Situations where decision is already difficult and the inertia cue feels easier to trust than a fuller review.

Felt certainty

The first coherent reading starts to feel like ordinary good judgment from the inside.

Distortion

Biases that shape choices, commitments, avoidance, preference drift, and action under uncertainty.

Reset

Start with the decision question instead of the first intuitive answer, then check whether the inertia pattern is doing invisible work.

Repair question

What default, fear, sunk cost, or convenience cue is steering the choice more than the forward-looking case?

Spot It

  • What default, fear, sunk cost, or convenience cue is steering the choice more than the forward-looking case?
  • What is staying in place mainly because movement is costly, awkward, or identity-threatening?
  • Compare the current interpretation against the brief source definition before treating the label as settled.

Similar biases and easy confusions

These are nearby labels that can share the same outer appearance while differing in what actually drives the distortion. Use the overlap, the distinction, and the diagnostic question together before settling the call.

Endowment effect

Why compare it: A nearby label worth comparing before settling the diagnosis.

Functional fixedness

Why compare it: A nearby label worth comparing before settling the diagnosis.

Reflection questions

These are useful when the label seems roughly right but the process change still feels underspecified.

What default, fear, sunk cost, or convenience cue is steering the choice more than the forward-looking case?

What is staying in place mainly because movement is costly, awkward, or identity-threatening?

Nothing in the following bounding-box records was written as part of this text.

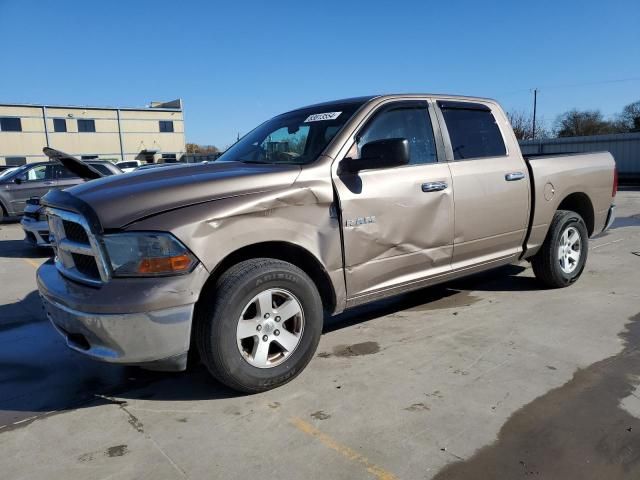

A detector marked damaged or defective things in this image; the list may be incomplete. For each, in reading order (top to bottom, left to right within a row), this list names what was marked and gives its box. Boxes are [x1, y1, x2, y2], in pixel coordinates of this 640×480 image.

dented driver side door [332, 100, 452, 304]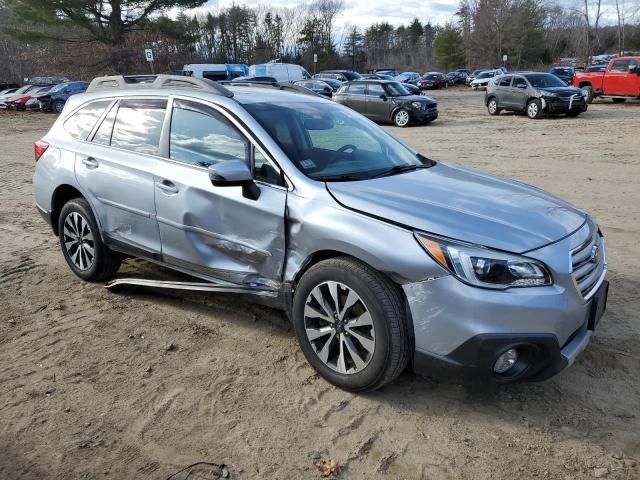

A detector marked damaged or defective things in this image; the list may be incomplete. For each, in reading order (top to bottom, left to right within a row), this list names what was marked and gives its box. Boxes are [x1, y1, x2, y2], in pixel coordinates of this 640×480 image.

dented front door [154, 96, 286, 284]
damaged driver side door [154, 95, 286, 286]
dented rear door [154, 95, 286, 286]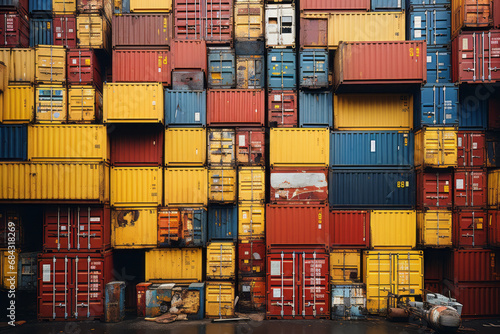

What evidence or comparison would most seriously change the current call?

Case studies

These sourced cases come from closely related biases and help show the same kind of pressure while a direct case for this page catches up.

View related cases

Classic sunk-cost ticket experiments

Experimental work found that people often persist more when they have paid more, even when the higher price should not change the value of the next unit of action.

Why it fits: The added prior cost changes commitment even though it does not improve the future payoff.

Related through: Sunk cost effect

1985

Inherited portfolio allocations stay sticky

Investors and institutions often preserve existing allocations longer than the forward-looking case justifies because reallocation feels like added responsibility.

Why it fits: The inherited setup is treated as safer than it really is simply because its risks have become normalized.

Related through: Status quo bias

Modern finance examples

Related biases

These neighbors were selected from shared categories, shared patterns, and explicit editorial links where available.

Poster illustration for Doubling-back aversion

Doubling-back aversion

The tendency to resist restarting or retracing steps even when doing so would save time or effort.

DecisionInertia
Poster illustration for Endowment effect

Endowment effect

The tendency to value something more highly once it is already owned, possessed, or treated as part of the current arrangement.

DecisionInertiaPersonal decisionsMarkets & valuation
Poster illustration for Functional fixedness

Functional fixedness

A tendency limiting a person to using an object only in the way it is traditionally used.

DecisionInertia
Poster illustration for Mere exposure effect

Mere exposure effect

The tendency to like, trust, or feel more comfortable with something simply because it has become familiar.

DecisionInertiaMedia & politicsPersonal decisions
Poster illustration for Plan continuation bias

Plan continuation bias

Failure to recognize that the original plan of action is no longer appropriate for a changing situation or for a situation that is different from anticipated.

DecisionInertia
Poster illustration for Shared information bias

Shared information bias

The tendency for groups to spend too much time discussing shared information and too little on unique information.